I talk about trust marketing and product marketing a lot, and they’re not the same. So let’s differentiate the marketing factors. You can market the fact that you’ve got beautiful properties and you’ve got great locations and different things like that. That’s product marketing. But if you want to go down the other side, which is trust marketing, that has nothing to do with product, that’s about who you are. That’s about who you are as a company, who you are as a brand, what you represent, this industry. That’s probably what more people are looking to hear and see now.

I know that I would rather book through somebody who’s got a brand name behind them than somebody who’s just got a nice villa to rent. For me, property managers need to start investing more in their own website and driving people to that website, even when they stay, say have a look at our website and putting all of the quality content about trust, sustainability, mental health initiatives, the quality of your company, when your company was founded, who are the founders, what’s your mission. All of these aspects go towards building that trusted professional brand that people can believe in and trust, and that’s what the end goal needs to be.

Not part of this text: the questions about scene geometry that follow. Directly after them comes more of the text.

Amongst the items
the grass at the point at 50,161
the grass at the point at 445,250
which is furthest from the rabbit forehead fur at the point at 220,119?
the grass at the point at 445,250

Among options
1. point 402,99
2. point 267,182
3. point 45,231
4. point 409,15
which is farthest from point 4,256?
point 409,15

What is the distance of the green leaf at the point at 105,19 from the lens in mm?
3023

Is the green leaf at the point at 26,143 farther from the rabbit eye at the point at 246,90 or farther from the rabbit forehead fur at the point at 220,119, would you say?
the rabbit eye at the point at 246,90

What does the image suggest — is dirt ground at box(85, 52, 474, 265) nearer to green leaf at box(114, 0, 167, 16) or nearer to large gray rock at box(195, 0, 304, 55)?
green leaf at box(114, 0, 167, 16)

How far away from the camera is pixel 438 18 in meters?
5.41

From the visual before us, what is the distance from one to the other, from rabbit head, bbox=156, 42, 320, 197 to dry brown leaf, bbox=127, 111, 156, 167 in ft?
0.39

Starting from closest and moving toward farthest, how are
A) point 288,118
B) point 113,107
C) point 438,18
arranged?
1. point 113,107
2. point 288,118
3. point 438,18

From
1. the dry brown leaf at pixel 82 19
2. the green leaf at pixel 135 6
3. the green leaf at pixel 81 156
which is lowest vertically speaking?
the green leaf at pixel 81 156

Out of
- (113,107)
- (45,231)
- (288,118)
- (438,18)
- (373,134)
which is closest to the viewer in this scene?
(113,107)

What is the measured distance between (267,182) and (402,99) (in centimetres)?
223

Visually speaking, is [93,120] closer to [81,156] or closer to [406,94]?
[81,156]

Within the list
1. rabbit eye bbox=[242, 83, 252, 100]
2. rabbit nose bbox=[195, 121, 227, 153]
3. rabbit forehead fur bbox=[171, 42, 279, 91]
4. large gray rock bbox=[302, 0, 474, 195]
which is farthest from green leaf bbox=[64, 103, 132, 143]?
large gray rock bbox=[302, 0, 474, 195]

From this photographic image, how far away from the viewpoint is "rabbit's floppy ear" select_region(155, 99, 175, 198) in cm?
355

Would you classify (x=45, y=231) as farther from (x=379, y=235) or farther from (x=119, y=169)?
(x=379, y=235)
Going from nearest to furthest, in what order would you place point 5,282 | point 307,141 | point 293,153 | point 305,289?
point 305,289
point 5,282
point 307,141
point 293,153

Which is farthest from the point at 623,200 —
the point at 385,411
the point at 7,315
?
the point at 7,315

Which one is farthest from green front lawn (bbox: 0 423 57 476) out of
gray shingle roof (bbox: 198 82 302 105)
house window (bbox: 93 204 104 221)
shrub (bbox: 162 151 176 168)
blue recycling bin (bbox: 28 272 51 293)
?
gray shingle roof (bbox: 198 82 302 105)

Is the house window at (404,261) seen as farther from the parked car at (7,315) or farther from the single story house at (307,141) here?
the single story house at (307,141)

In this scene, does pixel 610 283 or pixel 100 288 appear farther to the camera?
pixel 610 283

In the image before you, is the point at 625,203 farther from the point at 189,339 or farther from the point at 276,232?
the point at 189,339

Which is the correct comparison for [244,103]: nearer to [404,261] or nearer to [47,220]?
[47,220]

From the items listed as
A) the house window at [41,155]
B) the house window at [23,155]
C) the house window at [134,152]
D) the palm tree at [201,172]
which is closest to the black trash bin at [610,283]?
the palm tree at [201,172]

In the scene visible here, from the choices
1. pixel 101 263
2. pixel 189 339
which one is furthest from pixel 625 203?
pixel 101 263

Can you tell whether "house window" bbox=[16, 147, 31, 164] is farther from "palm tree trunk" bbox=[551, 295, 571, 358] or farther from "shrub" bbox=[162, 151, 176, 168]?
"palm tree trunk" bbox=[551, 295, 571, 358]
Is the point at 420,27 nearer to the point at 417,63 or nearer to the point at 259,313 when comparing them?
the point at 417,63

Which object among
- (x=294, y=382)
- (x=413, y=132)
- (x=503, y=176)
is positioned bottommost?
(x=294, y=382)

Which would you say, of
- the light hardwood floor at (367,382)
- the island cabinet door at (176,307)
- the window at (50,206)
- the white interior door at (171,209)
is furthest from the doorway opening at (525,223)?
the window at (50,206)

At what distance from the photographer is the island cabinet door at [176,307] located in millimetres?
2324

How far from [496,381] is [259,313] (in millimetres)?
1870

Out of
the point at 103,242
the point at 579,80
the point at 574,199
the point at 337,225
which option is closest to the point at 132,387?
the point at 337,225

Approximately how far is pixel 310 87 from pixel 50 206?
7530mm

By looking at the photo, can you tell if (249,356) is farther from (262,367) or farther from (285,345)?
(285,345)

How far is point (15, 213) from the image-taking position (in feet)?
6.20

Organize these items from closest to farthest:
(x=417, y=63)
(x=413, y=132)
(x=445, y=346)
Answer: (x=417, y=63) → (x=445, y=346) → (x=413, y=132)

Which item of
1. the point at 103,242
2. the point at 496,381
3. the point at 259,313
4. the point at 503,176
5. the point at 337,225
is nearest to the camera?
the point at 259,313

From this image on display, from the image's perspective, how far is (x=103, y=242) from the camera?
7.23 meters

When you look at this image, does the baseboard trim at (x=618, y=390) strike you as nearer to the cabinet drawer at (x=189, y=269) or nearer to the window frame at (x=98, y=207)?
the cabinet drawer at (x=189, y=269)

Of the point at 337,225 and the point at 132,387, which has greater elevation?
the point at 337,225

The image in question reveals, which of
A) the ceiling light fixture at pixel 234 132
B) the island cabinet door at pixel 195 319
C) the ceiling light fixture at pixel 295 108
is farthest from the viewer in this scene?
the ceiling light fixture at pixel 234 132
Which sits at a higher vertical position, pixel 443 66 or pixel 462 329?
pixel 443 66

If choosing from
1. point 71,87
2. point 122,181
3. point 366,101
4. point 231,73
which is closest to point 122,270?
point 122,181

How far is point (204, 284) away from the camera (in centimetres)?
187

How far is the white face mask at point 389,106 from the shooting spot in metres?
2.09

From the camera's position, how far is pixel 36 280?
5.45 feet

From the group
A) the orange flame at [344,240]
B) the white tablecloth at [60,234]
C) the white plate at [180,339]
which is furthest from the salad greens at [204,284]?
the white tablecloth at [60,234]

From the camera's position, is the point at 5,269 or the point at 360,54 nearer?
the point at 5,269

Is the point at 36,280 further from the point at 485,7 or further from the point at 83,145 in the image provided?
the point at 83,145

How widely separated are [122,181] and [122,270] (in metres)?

A shift in model for OTAs incoming?

Thibault:

I really love the way you differentiated between product marketing – great photos of a great villa – and trust marketing, which has to do with the company, what the company stands for. Who’s behind the company as well, right? What am I doing? Who are these people? Especially if you’re going to shell out a lot of money, you want to know who’s behind the company.

Thank you so much for this insight, super well-structured. So Chris, if people want to know more about your company and want to talk to you about trust marketing, for example, what’s the best way to reach out to you.

Chris:

You can contact me directly. My email is [email protected], but all of the contact details of the company are on the website which is www.i-prac.com. I’m happy to talk in-depth about trust because that I believe is the future of our industry and where it’s heading. If you’re not heading into being professional and getting to that high standard, then over the next two to five years, you’re just going to be right down at the bottom of the ladder where no bookings are going to come. I guarantee that even OTAs in the future will have to start thinking about changing their model to kind of think it’s not just about getting as many listings on the site. It’s about getting the listings professionally managed.

This I believe is quite a big problem that Airbnb and Booking.com, they do a fantastic job in the industry, and their brand awareness and their brand trust are on point. That’s why they give so many bookings on a weekly basis to so many global people. If they couldn’t do that, they wouldn’t have a business. But if you look at what they do is they own the consumer. They own the customer. They know that they don’t own the property that’s listed on the website. They also know that they don’t have any control over the property management company who’s listing the property on the website. What they do know is ‘we can control the customer’ and the way to control the customer is through confidence, trust and that’s how they keep coming back to them all of the time.

I do believe that OTAs will start to look at, we can’t just have anybody listing on our site anymore. Things are happening. We need to get higher standards. We need to be recognized as a booking platform of trust, a little bit like what Marriott is doing with their Homes & Village. They’re going out and literally saying you can partner us. So they’re not like a huge OTA. They’re choosing specific property managers who fit their criteria. And I think that is the model for the future, for sure.

Thibault:

Thank you, Chris! Recently on Rental Scale-Up we talked about Plum Guide‘s curation, for example, on the topic of aggregation versus curation, which is a great topic as well, I agree. Thanks for your time today, Chris, and I wish you a great day in France.